◆ ZIELSETZUNG
Welche Stelle war laut dem Text über den Bärentöter Lāčplēsis die einzige verwundbare des Helden?

◆ TEXTAUSZUG
________________
Der Bärentöter Lāčplēsis
Der 11. November ist ein wichtiger Tag in Lettland. Es ist der Tag des Bärentöters Lāčplēsis. Lāčplēsis lebte dem Nationalepos zufolge vor langer Zeit in Lettland und besaß Bärenkräfte. Die kamen nicht von ungefähr – er war der Sohn eines Menschen und einer Bärin und darüber hinaus von den Göttern als Nationalheld Lettlands auserkoren.
Seinen Namen erhielt er durch seine erste Heldentat: Er tötete einen gefährlichen Bären, indem er ihm mit bloßen Händen den Unterkiefer aus dem Gesicht riss. Lāčplēsis erlebte viele solcher Abenteuer: Er kämpfte gegen Ungeheuer und deutsche Missionare, erlöste ein versunkenes Schloss von einem Fluch und eine Hexe von ihrem Pakt mit dem Teufel.
Eines Tages fiel er jedoch einer Hinterlist zum Opfer. Bei einem Turnier willigte er in einen Kampf mit dem Schwarzen Ritter ein. Der hatte von seiner einzigen verwundbaren Stelle erfahren – den Bärenohren – und nutzte das Duell, um ihm eines abzuschneiden. Kämpfend stürzten die beiden in den Fluss Daugava und wurden nie wieder gesehen.
Mit dem Tod ihres Nationalhelden endete auch die Freiheit der Letten. Die Kreuzritter des Deutschen Ordens breiteten sich aus und es folgten 700 Jahre Fremdherrschaft.
Ein Heldenepos für das fremdbestimmte Volk
So schön schaurig diese Geschichte ist und so sehr sie an die griechische Mythologie und die Nibelungensage erinnert – genauso alt ist sie nicht. Erst 1888 erschien das Werk von Andrejs Pumpurs, einem lettischen Nationalliteraten.
Sein Ziel war es, dem so lange Zeit fremdbestimmten Volk eine Art Gründungsmythos zu geben. "Volksepos" lautet deshalb auch der Untertitel.
Von alten Überlieferungen ließ sich Pumpurs inspirieren, doch die Handlung der Geschichte reimte er sich größtenteils selbst zusammen. Hintergrund war die während der Romantik verbreitete Ansicht, dass der Beweis für die Existenz eines Volkes eine heldenhafte Vergangenheit sei.
Die Letten hatten in ihrer Geschichte selten Gelegenheit, sich als eine Gemeinschaft zu fühlen. Nach der Schlacht bei Šiauliai von 1237 wurde mit Livland ein großer Teil des heutigen lettischen Gebiets dem Deutschen Ordensstaat angegliedert. Andere Landesteile blieben in der Hand des Bischofs der Stadt Riga. Nach dem Livländischen Krieg (1558-1583) wurden die Regionen unter Schweden, Dänemark und Polen-Litauen aufgeteilt.
________________
Einträge aus einer Sammlung
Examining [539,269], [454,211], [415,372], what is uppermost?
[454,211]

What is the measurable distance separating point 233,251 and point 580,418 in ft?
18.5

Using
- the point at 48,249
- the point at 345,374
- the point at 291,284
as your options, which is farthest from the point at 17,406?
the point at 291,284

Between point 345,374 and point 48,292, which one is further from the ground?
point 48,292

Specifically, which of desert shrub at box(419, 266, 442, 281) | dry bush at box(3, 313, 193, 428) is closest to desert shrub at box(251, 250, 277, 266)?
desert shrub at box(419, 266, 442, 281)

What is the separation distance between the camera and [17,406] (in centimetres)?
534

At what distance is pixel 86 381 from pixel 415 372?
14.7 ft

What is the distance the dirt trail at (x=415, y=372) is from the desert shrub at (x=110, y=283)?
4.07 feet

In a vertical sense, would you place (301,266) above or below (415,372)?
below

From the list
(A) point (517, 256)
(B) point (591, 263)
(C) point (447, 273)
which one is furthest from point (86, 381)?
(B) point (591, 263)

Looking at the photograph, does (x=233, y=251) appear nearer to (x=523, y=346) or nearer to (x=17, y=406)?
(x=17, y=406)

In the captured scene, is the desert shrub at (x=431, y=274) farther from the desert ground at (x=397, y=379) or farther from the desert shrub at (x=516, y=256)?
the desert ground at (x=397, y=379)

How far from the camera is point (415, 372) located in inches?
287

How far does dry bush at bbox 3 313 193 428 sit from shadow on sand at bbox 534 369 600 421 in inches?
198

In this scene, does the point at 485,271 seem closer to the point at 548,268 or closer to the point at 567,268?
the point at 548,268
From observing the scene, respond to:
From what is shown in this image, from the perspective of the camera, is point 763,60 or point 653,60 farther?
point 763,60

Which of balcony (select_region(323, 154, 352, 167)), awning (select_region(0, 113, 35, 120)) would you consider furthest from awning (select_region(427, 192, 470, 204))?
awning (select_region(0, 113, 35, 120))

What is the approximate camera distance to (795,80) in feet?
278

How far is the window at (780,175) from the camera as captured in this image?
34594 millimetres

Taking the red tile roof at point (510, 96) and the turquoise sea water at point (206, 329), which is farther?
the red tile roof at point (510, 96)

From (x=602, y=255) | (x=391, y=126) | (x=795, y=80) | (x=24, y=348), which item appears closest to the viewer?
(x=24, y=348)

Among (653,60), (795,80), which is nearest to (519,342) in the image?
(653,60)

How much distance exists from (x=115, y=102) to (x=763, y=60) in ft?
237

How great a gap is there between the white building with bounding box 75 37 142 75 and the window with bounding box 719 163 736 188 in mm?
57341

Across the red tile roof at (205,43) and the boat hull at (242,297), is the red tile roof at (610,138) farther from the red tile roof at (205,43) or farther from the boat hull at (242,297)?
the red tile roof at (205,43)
________________
◆ ERGEBNIS
Seine Bärenohren.